By Dan Gilgoff, God & Country
The greening of American religion is a very real phenomenon that stands to have a big influence in the coming Senate push for a climate bill, as I explain in my latest God & Country column for U.S. News Weekly. At a time when many senators are skittish about adopting the House climate bill's cap-and-trade provision because of fears it could further slow the economy, religious activists may prove crucial to building support, or at least dampening opposition, among important religious constituencies.
Here's the top:
When Orthodox Jews met with top White House adviser David Axelrod and a handful of U.S. senators this month as part of an annual lobbying effort, they talked up climate change legislation as a way to improve security for the United States and Israel. "America's reliance on imported oil from the Arab Middle East has been a grave concern for a very long time," says Nathan Diament, public policy director for the Union of Orthodox Jewish Congregations of America. "The Jewish community is interested in energy independence."
But the Jewish delegation also based its case for a climate change bill, which cleared the House earlier this year, on another premise: the Bible. "We are getting ready to read Genesis and the creation story in our synagogues in a few weeks," Diament says. "Our responsibility to tend the garden is part of our understanding of the Torah and of our worship." Indeed, some Jews have begun referring to their green activism as "creation care," a term coined by environmentally inclined evangelical Christians.

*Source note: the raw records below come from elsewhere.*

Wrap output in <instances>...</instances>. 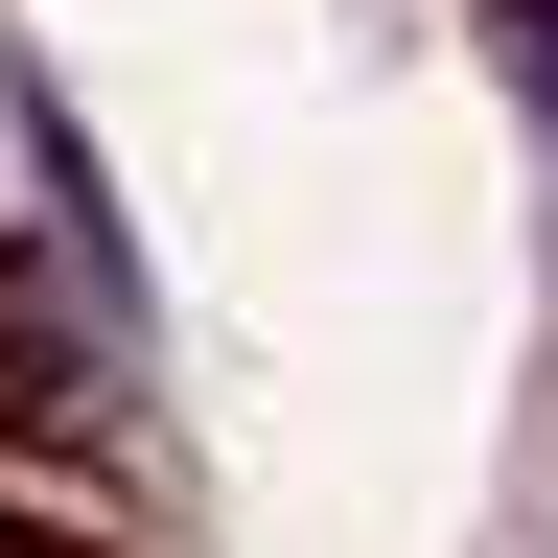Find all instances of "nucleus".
<instances>
[{
    "mask_svg": "<svg viewBox=\"0 0 558 558\" xmlns=\"http://www.w3.org/2000/svg\"><path fill=\"white\" fill-rule=\"evenodd\" d=\"M512 70H535V117H558V0H512Z\"/></svg>",
    "mask_w": 558,
    "mask_h": 558,
    "instance_id": "obj_1",
    "label": "nucleus"
},
{
    "mask_svg": "<svg viewBox=\"0 0 558 558\" xmlns=\"http://www.w3.org/2000/svg\"><path fill=\"white\" fill-rule=\"evenodd\" d=\"M0 558H24V535H0Z\"/></svg>",
    "mask_w": 558,
    "mask_h": 558,
    "instance_id": "obj_2",
    "label": "nucleus"
}]
</instances>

As environmental interests begin pressing the Senate to pass major climate legislation before next year's midterm elections, groups and activists from across the spectrum of American religious traditions have emerged as an integral part of the effort. Some denominations and faith-based organizations are planning grass-roots campaigns around the bill for this fall. The White House's faith-based advisory council has convened a climate change task force. And Pope Benedict XVI's environmental proclamations, including writing recently that "the environment is God's gift to everyone," have earned him the nickname the "green pope."